Directions> Turn the entries below, from the line containing "What distance lies" down to and including the line containing "From the camera, at", into a numbered list with one line per item. Skip blank lines and leave out the pictures.

** begin Record set **

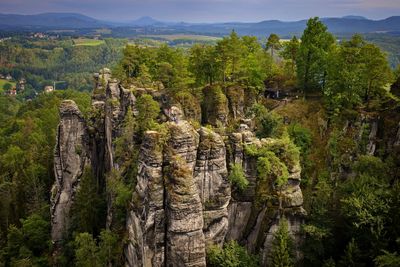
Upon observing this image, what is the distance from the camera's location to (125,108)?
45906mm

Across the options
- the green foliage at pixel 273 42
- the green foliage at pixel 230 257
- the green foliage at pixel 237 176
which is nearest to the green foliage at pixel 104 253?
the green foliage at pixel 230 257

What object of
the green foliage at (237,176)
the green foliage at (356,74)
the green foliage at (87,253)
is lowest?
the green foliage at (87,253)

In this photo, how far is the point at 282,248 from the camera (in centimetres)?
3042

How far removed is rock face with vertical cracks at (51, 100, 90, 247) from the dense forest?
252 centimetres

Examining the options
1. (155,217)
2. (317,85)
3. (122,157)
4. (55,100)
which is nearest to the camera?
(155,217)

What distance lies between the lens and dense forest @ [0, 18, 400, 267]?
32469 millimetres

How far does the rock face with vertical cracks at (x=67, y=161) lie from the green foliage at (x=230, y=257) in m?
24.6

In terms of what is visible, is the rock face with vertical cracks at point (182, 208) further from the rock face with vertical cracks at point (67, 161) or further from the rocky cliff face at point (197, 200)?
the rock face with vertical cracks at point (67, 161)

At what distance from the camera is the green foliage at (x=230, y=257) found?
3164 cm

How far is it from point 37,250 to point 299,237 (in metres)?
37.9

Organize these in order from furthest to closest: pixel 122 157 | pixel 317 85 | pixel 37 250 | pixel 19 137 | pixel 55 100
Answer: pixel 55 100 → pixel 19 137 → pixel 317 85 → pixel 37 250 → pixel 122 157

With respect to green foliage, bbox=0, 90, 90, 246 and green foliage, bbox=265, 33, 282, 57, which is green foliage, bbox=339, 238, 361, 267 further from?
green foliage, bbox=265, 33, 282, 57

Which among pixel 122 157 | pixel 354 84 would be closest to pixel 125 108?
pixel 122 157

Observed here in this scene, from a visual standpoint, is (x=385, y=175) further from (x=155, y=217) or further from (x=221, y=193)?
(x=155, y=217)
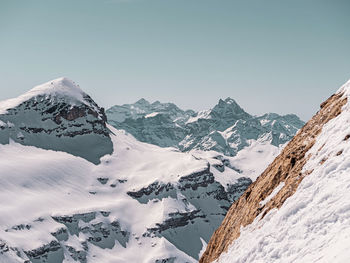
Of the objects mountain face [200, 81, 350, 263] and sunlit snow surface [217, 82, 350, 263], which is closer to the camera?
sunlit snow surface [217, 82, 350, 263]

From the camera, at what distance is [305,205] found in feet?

** end Record set **
** begin Record set **

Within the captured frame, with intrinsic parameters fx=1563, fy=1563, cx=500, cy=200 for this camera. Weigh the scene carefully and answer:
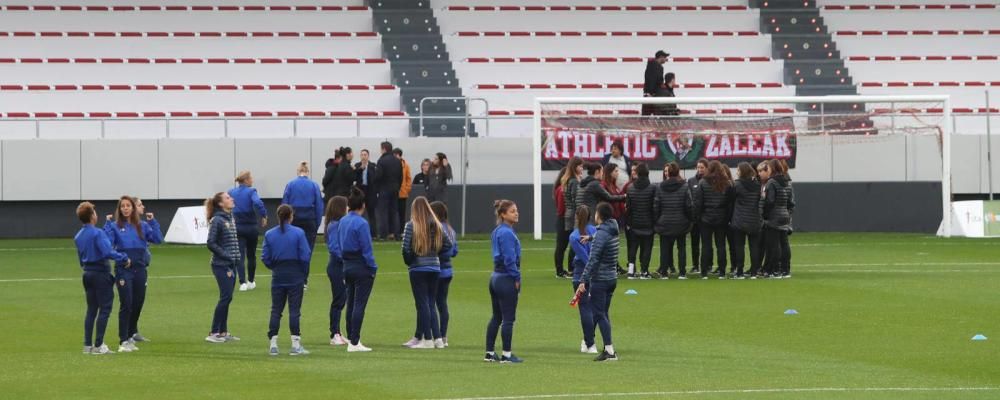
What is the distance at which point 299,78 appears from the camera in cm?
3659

** end Record set **

Solved exercise>
1. What distance lies between the lens and dense forest @ [0, 18, 400, 267]?
2. 32469 millimetres
3. How far does the rock face with vertical cracks at (x=67, y=161) lie from the green foliage at (x=230, y=257) in m?
4. 24.6
5. In terms of what is visible, is the rock face with vertical cracks at point (182, 208) further from the rock face with vertical cracks at point (67, 161) or further from the rocky cliff face at point (197, 200)?
6. the rock face with vertical cracks at point (67, 161)
7. At what distance from the camera is the green foliage at (x=230, y=257) found?
8. 3164 cm
9. How far is it from point 37,250 to point 299,237 (in metres)?
10. 37.9
11. Organize these in order from furthest to closest: pixel 122 157 | pixel 317 85 | pixel 37 250 | pixel 19 137 | pixel 55 100
12. Answer: pixel 55 100 → pixel 19 137 → pixel 317 85 → pixel 37 250 → pixel 122 157
13. With respect to green foliage, bbox=0, 90, 90, 246 and green foliage, bbox=265, 33, 282, 57, which is green foliage, bbox=339, 238, 361, 267 further from?
14. green foliage, bbox=265, 33, 282, 57
15. Which among pixel 122 157 | pixel 354 84 would be closest to pixel 125 108?
16. pixel 122 157
17. Observed here in this scene, from a visual standpoint, is (x=385, y=175) further from (x=155, y=217) or further from (x=221, y=193)?
18. (x=155, y=217)
19. Of the objects mountain face [200, 81, 350, 263] and sunlit snow surface [217, 82, 350, 263], which is closer to the camera?
20. sunlit snow surface [217, 82, 350, 263]
21. From the camera, at what distance is [305,205] found in feet?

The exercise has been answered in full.